Optimal Design of a Binder-Free Manganese/Cobalt Bilayer Bifunctional Catalyst for Rechargeable Zinc–Air Batteries

Abstract

We have developed a bilayer film comprising cobalt oxyhydroxide (CoOOH) underlayer and manganese dioxide (MnO₂) upper layer, which are active toward oxygen evolution reaction (OER) and oxygen reduction reaction (ORR), respectively. The bilayer bifunctional catalyst is synthesized by electrodepositing cobalt hydroxide (Co(OH)₂) on a porous carbon paper (CP) and subsequently immersing the obtained Co(OH)₂/CP in a potassium permanganate (KMnO₄) solution without binders or conductive additives. Specifically, electron transfer between the already-deposited Co(OH)₂ and MnO₄ ^– proceeded in the solution, yielding MnO₂, until all the Co ions become trivalent, after which self-terminates.
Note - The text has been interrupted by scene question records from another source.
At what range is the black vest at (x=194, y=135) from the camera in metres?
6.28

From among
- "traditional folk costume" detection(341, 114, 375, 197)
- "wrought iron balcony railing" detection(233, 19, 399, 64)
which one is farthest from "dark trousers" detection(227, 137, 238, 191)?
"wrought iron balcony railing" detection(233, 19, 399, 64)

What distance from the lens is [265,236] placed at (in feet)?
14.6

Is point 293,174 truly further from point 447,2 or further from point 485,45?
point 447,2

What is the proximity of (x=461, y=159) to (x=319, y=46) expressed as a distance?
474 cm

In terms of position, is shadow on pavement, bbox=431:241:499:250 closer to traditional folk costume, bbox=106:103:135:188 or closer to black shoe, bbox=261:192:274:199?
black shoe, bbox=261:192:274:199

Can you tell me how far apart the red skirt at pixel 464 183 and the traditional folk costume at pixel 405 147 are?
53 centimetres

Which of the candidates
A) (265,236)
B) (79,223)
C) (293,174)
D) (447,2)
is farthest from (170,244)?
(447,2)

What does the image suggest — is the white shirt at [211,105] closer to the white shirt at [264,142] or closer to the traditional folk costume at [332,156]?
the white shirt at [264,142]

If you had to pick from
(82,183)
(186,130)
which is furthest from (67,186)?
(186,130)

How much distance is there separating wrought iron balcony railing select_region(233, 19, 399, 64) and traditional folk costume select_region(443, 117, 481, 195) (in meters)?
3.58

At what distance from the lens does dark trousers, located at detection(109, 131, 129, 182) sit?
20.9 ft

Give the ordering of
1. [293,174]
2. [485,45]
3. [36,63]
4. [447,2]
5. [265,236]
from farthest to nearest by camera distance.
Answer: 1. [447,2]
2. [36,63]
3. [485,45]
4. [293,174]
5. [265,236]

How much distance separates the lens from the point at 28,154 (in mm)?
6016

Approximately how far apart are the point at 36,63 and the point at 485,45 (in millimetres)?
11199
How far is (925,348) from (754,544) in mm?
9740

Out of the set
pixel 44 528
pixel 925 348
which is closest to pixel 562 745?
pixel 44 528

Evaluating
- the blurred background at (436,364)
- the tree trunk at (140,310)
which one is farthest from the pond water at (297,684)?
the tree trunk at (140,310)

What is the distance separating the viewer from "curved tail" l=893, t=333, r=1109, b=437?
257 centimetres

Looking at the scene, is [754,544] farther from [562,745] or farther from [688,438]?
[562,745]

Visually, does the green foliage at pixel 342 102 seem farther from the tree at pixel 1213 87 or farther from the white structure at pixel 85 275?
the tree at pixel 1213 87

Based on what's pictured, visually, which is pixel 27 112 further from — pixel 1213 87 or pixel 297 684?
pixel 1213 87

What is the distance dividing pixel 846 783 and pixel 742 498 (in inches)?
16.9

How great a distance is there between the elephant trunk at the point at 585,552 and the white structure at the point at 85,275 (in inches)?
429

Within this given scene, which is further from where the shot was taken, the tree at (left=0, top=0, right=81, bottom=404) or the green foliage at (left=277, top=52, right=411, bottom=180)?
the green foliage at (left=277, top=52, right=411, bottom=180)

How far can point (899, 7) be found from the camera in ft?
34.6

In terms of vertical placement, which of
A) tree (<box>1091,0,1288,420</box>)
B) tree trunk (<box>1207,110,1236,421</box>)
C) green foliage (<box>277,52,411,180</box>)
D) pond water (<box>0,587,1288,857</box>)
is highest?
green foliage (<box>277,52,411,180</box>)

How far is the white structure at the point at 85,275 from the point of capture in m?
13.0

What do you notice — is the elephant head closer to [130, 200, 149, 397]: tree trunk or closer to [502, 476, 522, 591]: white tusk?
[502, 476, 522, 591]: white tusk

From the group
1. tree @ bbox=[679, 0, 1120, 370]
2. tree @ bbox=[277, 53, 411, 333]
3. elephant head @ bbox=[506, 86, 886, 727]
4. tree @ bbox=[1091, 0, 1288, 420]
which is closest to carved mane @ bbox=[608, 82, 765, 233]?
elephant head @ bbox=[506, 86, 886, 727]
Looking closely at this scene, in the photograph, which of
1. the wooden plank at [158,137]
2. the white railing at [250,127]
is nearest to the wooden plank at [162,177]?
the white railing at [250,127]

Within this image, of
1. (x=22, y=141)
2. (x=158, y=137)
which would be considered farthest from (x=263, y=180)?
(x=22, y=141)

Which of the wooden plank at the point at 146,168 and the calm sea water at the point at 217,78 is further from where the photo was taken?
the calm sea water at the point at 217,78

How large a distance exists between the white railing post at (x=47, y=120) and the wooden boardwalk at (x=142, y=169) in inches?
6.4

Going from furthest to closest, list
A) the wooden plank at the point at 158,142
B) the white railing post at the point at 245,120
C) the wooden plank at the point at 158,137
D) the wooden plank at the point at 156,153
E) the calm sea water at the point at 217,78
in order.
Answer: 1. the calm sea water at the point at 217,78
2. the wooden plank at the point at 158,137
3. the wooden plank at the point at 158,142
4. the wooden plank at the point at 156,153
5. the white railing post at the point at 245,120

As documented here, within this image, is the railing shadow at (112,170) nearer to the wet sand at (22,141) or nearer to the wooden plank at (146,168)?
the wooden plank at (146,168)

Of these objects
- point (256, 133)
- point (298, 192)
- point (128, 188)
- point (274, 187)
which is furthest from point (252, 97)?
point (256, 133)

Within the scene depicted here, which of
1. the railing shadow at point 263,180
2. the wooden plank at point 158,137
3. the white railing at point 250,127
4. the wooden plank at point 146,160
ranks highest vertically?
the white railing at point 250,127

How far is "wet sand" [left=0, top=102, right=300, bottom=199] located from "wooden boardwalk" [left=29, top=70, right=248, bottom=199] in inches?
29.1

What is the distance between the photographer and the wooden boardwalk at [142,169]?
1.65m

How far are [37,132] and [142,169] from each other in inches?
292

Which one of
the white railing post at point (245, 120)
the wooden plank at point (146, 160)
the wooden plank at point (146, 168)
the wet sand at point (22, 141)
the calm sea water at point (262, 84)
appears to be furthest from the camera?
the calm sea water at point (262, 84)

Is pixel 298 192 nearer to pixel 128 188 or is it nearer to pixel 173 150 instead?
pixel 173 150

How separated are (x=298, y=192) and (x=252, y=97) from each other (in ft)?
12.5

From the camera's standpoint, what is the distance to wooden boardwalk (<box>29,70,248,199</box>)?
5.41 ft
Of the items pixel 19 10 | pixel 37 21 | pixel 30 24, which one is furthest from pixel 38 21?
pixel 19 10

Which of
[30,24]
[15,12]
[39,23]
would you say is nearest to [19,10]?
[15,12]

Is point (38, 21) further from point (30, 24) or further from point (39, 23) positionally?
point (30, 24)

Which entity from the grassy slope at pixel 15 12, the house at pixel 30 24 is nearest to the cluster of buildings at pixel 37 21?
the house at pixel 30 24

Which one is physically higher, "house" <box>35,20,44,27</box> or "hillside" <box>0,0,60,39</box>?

The proposed method only allows for the construction of the minimum required bifunctional catalyst only at the reaction site of the gas-diffusion electrode, i.e., at the so-called three-phase interface, thus remarkably increasing catalyst utilization while improving reactant and product diffusions. The developed catalyst shows stable MnO₂/CoOOH cycles at |20| mA cm^–2 with a minimal difference (0.764 V) between the OER and ORR potentials, reflecting the structural advantage of the proposed catalyst. This work proposes efficient bifunctional catalysts having spatially separated OER/ORR reactive sites that can be synthesized via the simple and scalable electrochemical method, which does not require the skill and optimization of binder and electron-conducting additives.